"Suppose that $f:[0,\infty) \to \mathbb R$ is continuous and that there is an $L$ in $\mathbb R$ such that $f(x)\to L$ as $x \to \infty$. Prove that $f$ is uniformly continuous on $[0, \infty)$."
This is the proof my professor gave me to answer this question, but I don't understand what's going on after "if $|x-y| < \delta$" and the use of $M+1$, $M+2$. I believe $\delta$ has some relationship to the x values (as epsilon has some relationship to the y values); but is it true that for this reason we are moving up from M (which is used for infinity) so we add 1 when we are dealing with $x$ and add 2 when we are dealing with $y$?
I really appreciate any help and explanations.

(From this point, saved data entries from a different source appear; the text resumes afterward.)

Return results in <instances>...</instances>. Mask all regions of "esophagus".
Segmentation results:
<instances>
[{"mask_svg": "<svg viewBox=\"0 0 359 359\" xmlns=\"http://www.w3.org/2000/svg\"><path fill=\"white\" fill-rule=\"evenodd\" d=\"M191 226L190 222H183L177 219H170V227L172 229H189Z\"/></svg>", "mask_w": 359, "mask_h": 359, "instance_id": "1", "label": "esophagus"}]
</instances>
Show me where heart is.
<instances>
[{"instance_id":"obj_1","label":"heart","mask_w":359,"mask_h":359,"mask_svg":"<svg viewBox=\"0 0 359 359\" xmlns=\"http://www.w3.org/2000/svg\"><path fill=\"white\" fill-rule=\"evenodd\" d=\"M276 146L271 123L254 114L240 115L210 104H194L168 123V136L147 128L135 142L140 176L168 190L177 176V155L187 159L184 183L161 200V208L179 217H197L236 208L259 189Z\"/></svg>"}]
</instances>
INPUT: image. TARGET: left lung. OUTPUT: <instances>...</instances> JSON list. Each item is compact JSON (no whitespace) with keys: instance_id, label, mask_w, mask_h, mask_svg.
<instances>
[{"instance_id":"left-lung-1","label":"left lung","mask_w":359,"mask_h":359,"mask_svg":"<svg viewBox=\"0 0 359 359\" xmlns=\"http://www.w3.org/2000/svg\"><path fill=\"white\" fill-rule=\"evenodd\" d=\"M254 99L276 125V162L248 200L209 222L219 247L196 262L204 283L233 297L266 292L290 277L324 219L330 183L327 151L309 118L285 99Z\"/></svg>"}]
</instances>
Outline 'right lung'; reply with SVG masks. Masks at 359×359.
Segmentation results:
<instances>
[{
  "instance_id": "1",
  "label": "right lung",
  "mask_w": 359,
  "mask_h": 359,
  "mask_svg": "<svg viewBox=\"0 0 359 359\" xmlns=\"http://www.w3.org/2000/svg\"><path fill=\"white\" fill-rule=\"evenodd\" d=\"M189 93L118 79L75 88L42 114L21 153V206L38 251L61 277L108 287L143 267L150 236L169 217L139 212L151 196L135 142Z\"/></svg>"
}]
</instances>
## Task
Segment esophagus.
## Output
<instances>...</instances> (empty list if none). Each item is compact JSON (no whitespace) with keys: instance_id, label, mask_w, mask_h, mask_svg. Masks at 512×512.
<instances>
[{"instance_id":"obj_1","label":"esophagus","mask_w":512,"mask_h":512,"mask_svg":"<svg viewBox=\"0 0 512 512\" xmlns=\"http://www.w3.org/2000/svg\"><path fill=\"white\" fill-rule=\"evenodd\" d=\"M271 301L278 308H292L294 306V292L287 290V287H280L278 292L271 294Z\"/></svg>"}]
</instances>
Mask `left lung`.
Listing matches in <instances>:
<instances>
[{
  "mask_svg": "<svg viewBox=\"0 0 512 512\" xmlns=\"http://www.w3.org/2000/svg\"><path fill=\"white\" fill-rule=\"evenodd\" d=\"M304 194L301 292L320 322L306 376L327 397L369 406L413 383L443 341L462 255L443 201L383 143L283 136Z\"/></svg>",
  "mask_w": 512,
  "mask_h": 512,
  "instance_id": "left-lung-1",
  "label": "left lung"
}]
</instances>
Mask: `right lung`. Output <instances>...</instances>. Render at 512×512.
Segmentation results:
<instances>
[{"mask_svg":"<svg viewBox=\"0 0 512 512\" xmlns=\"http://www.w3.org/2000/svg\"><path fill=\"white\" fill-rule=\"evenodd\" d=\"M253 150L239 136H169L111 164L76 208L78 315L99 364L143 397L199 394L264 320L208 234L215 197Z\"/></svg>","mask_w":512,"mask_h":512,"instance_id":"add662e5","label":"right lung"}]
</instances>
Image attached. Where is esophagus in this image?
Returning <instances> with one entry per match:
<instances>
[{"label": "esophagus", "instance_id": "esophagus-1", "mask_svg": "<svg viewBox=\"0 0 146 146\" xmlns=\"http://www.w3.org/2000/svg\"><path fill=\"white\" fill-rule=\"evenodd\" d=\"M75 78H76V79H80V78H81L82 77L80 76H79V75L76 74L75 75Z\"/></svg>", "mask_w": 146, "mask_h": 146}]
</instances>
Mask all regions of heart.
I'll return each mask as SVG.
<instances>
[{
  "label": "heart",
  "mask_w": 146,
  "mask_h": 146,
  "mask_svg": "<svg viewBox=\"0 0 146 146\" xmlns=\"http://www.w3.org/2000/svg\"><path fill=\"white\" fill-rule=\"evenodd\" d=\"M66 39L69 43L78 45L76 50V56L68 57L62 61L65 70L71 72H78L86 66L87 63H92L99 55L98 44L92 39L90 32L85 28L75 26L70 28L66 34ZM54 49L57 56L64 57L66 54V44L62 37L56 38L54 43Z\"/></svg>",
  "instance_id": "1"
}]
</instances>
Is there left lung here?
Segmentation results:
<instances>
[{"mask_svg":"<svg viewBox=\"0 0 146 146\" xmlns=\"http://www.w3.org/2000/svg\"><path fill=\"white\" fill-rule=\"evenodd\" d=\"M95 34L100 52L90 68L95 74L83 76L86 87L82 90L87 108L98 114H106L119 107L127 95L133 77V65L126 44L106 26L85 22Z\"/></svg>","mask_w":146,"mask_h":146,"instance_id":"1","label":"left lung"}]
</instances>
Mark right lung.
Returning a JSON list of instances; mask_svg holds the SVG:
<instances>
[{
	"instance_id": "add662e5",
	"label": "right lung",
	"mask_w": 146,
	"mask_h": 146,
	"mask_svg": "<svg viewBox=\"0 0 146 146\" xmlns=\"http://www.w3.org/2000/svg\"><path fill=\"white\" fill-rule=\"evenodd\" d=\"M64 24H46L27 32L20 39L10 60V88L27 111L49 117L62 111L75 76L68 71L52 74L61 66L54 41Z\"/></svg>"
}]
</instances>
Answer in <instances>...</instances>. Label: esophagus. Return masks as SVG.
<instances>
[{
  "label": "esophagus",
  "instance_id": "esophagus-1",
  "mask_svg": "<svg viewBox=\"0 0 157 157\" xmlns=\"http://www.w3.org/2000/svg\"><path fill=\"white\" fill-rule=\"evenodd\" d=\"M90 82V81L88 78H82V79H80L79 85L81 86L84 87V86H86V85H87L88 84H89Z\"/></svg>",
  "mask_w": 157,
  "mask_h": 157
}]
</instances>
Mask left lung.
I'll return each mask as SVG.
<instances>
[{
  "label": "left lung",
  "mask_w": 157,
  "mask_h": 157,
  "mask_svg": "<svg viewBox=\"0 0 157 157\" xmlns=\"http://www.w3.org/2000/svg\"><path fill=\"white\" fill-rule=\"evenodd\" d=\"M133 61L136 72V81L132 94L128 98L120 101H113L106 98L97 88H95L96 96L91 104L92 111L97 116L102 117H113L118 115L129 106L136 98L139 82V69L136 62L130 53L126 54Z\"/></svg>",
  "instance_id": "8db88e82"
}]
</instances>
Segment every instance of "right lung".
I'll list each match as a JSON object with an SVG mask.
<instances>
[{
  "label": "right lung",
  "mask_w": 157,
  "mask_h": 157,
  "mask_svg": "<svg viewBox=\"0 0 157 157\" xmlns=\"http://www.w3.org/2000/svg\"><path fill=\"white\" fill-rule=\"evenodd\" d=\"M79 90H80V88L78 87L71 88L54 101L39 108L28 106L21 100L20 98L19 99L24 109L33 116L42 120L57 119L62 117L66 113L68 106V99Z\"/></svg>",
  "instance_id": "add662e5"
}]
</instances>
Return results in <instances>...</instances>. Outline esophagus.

Thank you in advance!
It might help here to construct an incorrect proof, and then see why the above proof works :
For $\epsilon > 0$, there is $M \in \mathbb{R}$ such that $$ x > M \Rightarrow |f(x) - L| < \epsilon/2 $$ And so for $x,y > M$, one has $$ |f(x) - f(y)| < \epsilon $$ Also, $f$ is uniformly continuous on $[0,M]$, so there is $\delta > 0$ such that $$ x,y \in [0,M] \text{ and } |x-y| < \delta \Rightarrow |f(x) - f(y)| < \epsilon $$ From this, you would think that $$ |x-y| < \delta \Rightarrow |f(x) - f(y)| < \epsilon $$ should hold. Except, you need to account for the case where $x < M$ and $y>M$.
This leads to all the messing around with $M+1$ and $\delta \leq 1$, etc.